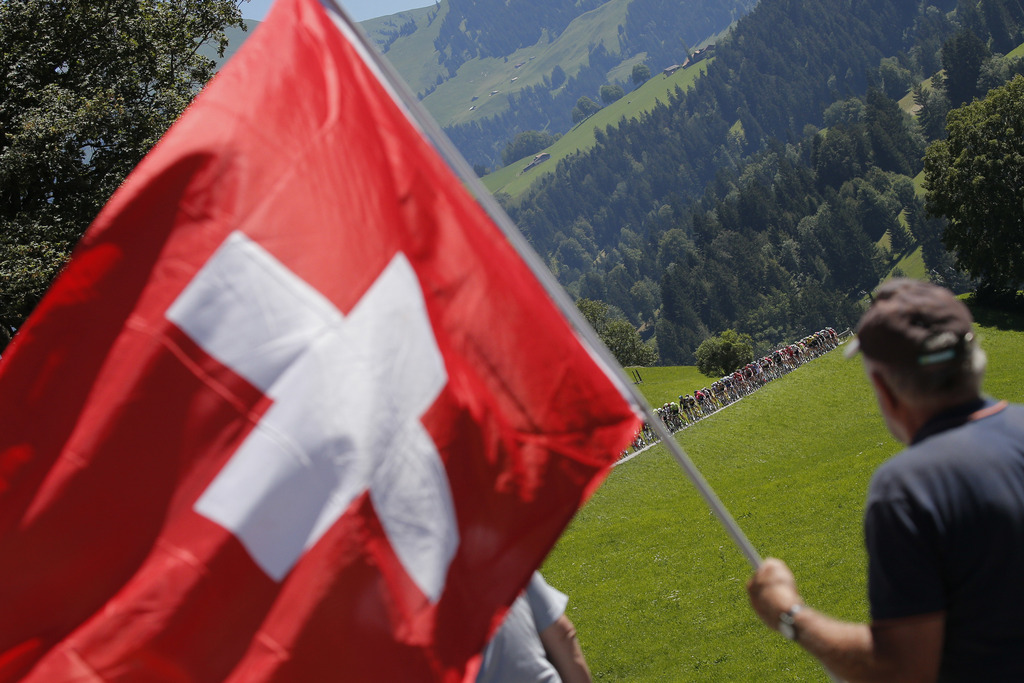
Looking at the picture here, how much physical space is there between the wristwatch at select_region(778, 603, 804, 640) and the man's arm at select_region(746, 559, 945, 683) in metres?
0.01

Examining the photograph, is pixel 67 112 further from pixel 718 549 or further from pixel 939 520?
pixel 939 520

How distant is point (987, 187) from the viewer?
56.3 metres

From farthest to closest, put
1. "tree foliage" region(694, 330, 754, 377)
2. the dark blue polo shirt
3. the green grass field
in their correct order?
"tree foliage" region(694, 330, 754, 377)
the green grass field
the dark blue polo shirt

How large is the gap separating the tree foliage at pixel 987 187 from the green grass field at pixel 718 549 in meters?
23.9

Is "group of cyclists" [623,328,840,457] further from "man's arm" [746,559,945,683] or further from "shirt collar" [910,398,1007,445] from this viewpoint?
"shirt collar" [910,398,1007,445]

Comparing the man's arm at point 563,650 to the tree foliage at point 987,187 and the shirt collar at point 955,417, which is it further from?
Result: the tree foliage at point 987,187

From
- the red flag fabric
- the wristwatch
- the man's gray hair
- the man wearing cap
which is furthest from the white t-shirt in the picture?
the man's gray hair

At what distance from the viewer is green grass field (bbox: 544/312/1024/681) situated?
36.8 feet

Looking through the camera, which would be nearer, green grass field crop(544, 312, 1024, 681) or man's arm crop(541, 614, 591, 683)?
man's arm crop(541, 614, 591, 683)

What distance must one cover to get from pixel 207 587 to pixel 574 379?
1.46 metres

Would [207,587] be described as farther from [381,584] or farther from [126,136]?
[126,136]

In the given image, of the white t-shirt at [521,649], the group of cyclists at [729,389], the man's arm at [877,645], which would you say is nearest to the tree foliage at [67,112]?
the white t-shirt at [521,649]

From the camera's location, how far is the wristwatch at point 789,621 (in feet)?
8.83

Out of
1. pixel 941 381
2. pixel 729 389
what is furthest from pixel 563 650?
pixel 729 389
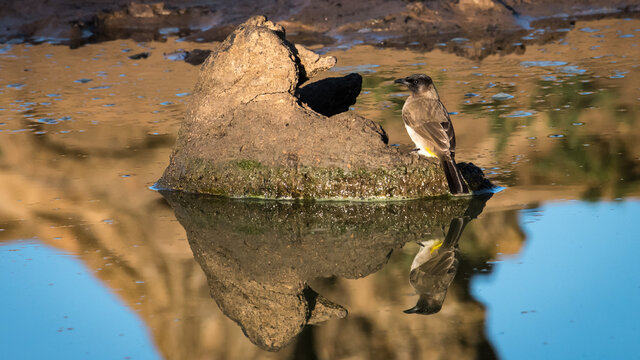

Do this.
Copy out the listing above word for word, leaving out the pictures.

Answer to this task.
Looking at the picture here, how much physical space is there between the wristwatch at select_region(778, 603, 804, 640) and the man's arm at select_region(746, 559, 945, 683) in metres?
0.01

Examining the photograph, is pixel 67 112 further from pixel 718 549 or further from pixel 939 520?
pixel 939 520

How distant is point (987, 187) from the viewer?
56.3 metres

From farthest to closest, put
1. "tree foliage" region(694, 330, 754, 377)
2. the dark blue polo shirt
3. the green grass field
in their correct order?
"tree foliage" region(694, 330, 754, 377)
the green grass field
the dark blue polo shirt

How large is the gap separating the tree foliage at pixel 987 187 from the green grass field at pixel 718 549 in meters?
23.9

Is "group of cyclists" [623,328,840,457] further from "man's arm" [746,559,945,683] or further from "shirt collar" [910,398,1007,445] from this viewpoint?
"shirt collar" [910,398,1007,445]

Comparing the man's arm at point 563,650 to the tree foliage at point 987,187 and the shirt collar at point 955,417, which is it further from?
Result: the tree foliage at point 987,187

From
- the red flag fabric
- the wristwatch
- the man's gray hair
- the man wearing cap
which is furthest from the white t-shirt in the picture?
the man's gray hair

At what distance from the viewer is green grass field (bbox: 544/312/1024/681) situated?
36.8 feet

Looking through the camera, which would be nearer, green grass field crop(544, 312, 1024, 681) or man's arm crop(541, 614, 591, 683)?
man's arm crop(541, 614, 591, 683)

What distance must one cover to get from pixel 207 587 to pixel 574 379?
1.46 metres

Would [207,587] be described as farther from [381,584] or farther from [126,136]?
[126,136]

In the given image, of the white t-shirt at [521,649], the group of cyclists at [729,389], the man's arm at [877,645], which would you say is nearest to the tree foliage at [67,112]?
the white t-shirt at [521,649]

From the camera's location, how far is the wristwatch at point 789,621 (in feet)?
8.83

Out of
1. pixel 941 381
2. pixel 729 389
what is furthest from pixel 563 650?
pixel 729 389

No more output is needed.